◆ **EXTRAIT DE PAGE**
________________________________________

Finalement, au cours des années 60, l’analyse spatiale quantitative (la « nouvelle géographie », comme on l’appelait alors) se diffusa largement dans les départements de géographie d’Amérique du Nord. Le mode de pensée et de recherche de cette nouvelle géographie eut des impacts importants, non seulement sur la géographie économique, mais aussi sur d’autres branches de la discipline, notamment la géographie urbaine et la géographie sociale. Les spécialistes de géographie économique et leurs alliés s’acheminèrent rapidement vers une position hégémonique dans les départements de géographie en Amérique du Nord, et pendant un temps, leurs efforts pour concevoir des descriptions formalisées du paysage économique représentèrent la frontière des recherches dans la discipline. De plus, presque tous ces efforts étaient marqués par un enthousiasme certain pour les méthodes de recherche positivistes et se caractérisaient par des tentatives d’élaboration de théories cohérentes et de modèles mathématiques, tout en se concentrant sur des procédures formelles de vérification d’hypothèses. On peut considérer comme des classiques de cette veine les premiers articles de Berry et Garrison (par exemple 1958a ; 1958b), qui cherchaient à la fois à étendre la théorie des lieux centraux formulée par Christaller et Lösch et à tester en profondeur sa validité empirique. Les fondements philosophiques de la géographie positiviste furent exposés par Harvey (1969) dans un livre qui, simultanément, résuma l’ensemble du mouvement et marqua, de manière involontaire, son arrêt de mort."

________________________________________

[Texte transcrit des pages]
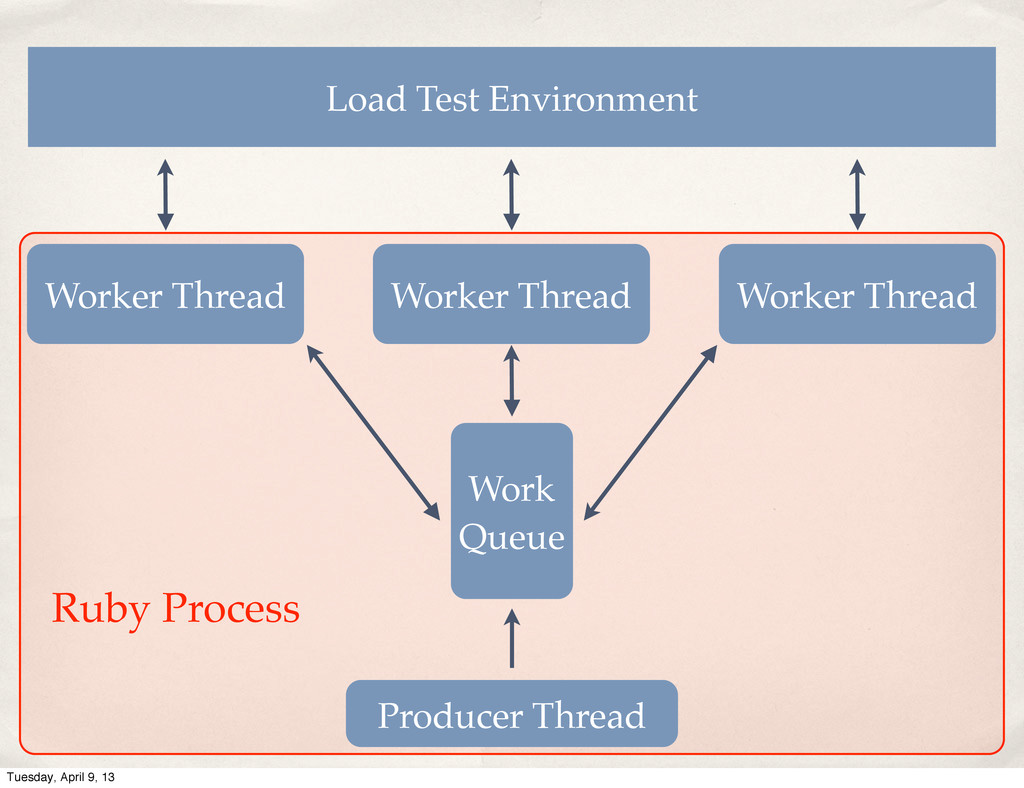 Load Test Environment

Worker Thread

Worker Thread

Worker Thread

Work Queue

Ruby Process

Producer Thread

Tuesday, April 9, 13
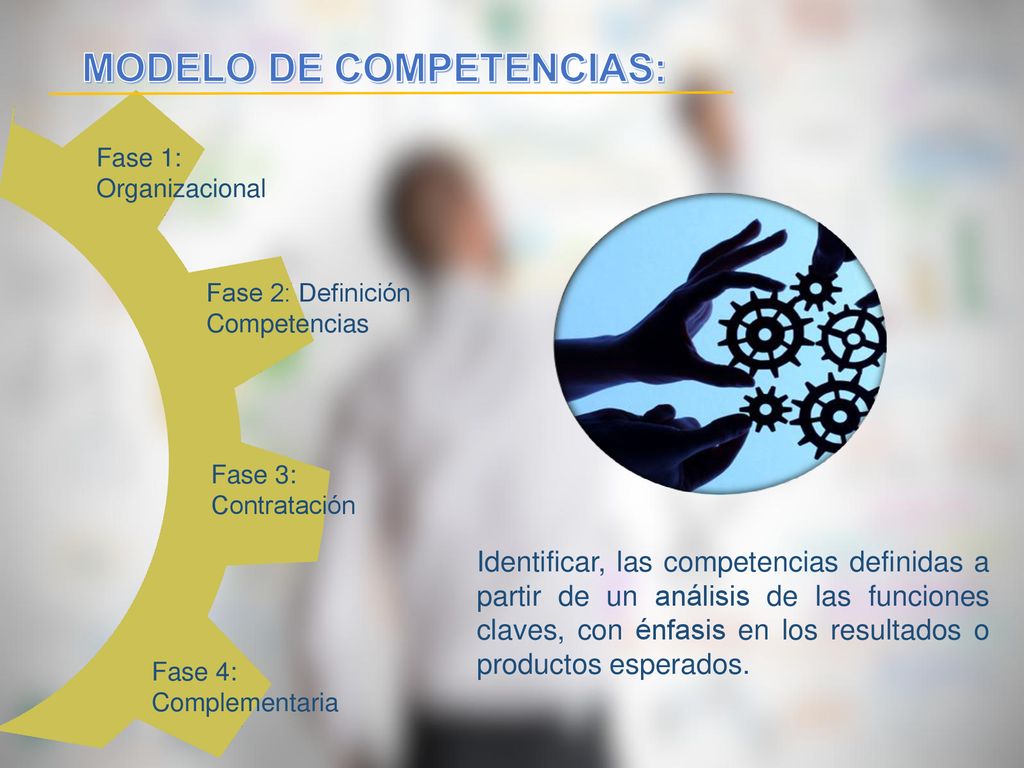 MODELO DE COMPETENCIAS:

Fase 1: Organizacional

Fase 2: Definición Competencias

Fase 3: Contratación

Fase 4: Complementaria

Identificar, las competencias definidas a partir de un análisis de las funciones claves, con énfasis en los resultados o productos esperados.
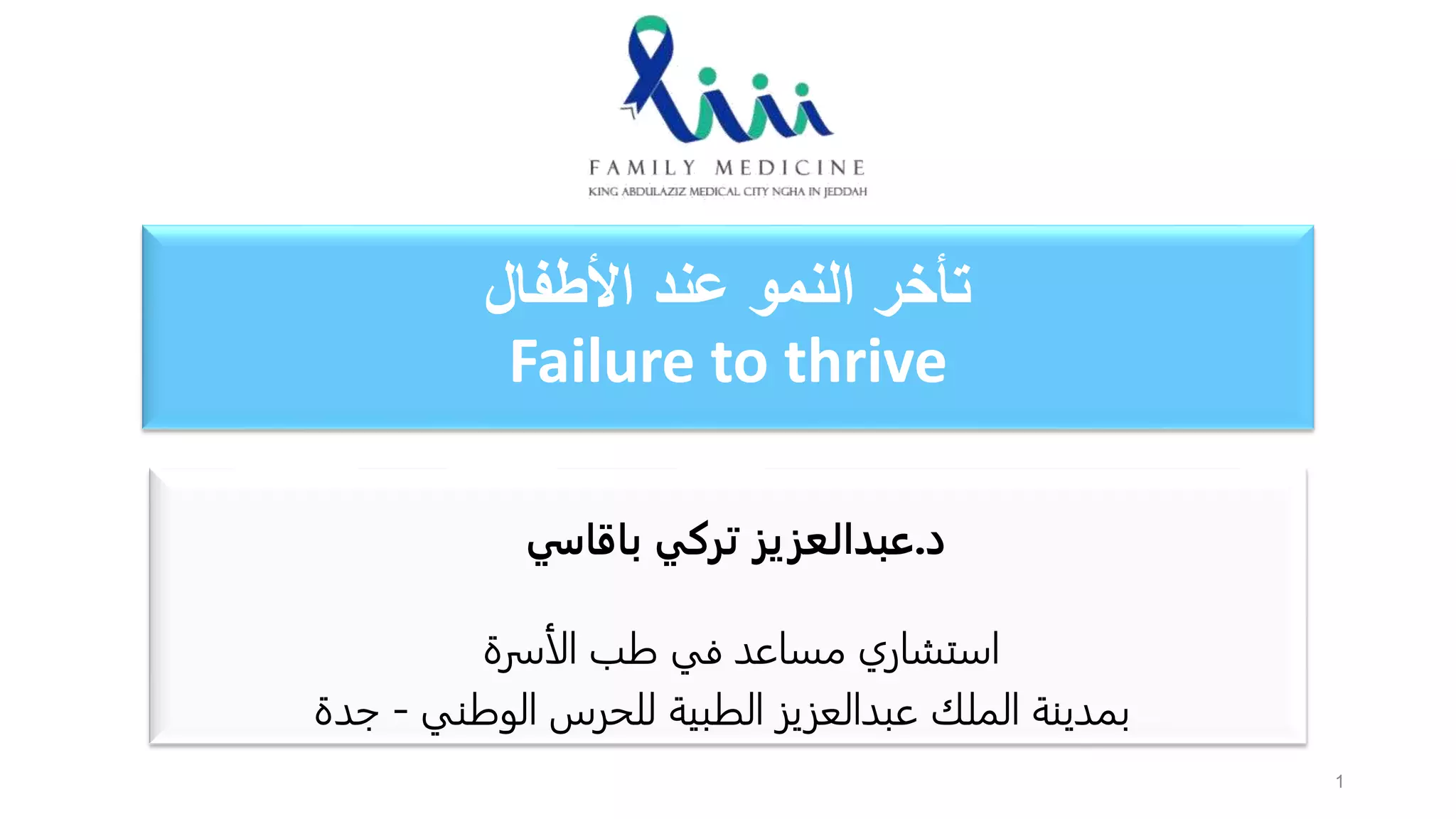 FAMILY MEDICINE
KING ABDULAZIZ MEDICAL CITY NGHA IN JEDDAH

تأخر النمو عند الأطفال
Failure to thrive

د.عبدالعزيز تركي باقاسي

استشاري مساعد في طب الأسرة
بمدينة الملك عبدالعزيز الطبية للحرس الوطني - جدة

1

________________________________________

◆ **LISTE DES TÂCHES**
[1] D'après l'extrait sur la nouvelle géographie, qui a exposé en 1969 les fondements philosophiques de la géographie positiviste ?
[2] Prolongez l'extrait sur la nouvelle géographie en enchaînant sur sa dernière phrase.

◆ **CORRIGÉ DE L'EXERCICE**
[1] Harvey.

[2]
"Les géographes britanniques, fortement influencés par l’œuvre de Haggett (1965), se rangèrent rapidement du côté de la nouvelle géographie dans la deuxième moitié des années 1960."
"L’un des premiers signes d’un effacement relatif de l’approche marxiste radicale en géographie économique fut l’extension, au début des années 1980, de l’intérêt porté aux « localités » (Urry, 1981). La recherche sur les localités fut un phénomène essentiellement britannique, lié aux préoccupations causées, durant les années Thatcher, par la modification des fortunes de lieux donnés et les réactions politiques aux crises économiques locales (voir Cooke, 1989 qui rassemble des articles représentatifs). À l’origine, ces recherches ne se détournaient pas explicitement de la géographie économique marxiste, se contentant d’atténuer certaines de ses formulations théoriques les plus poussées. Mais progressivement, la recherche sur les localités se détacha de plus en plus de la théorie et concentra l’analyse géographique prioritairement sur le contexte et les données empiriques (cf. Smith 1987)."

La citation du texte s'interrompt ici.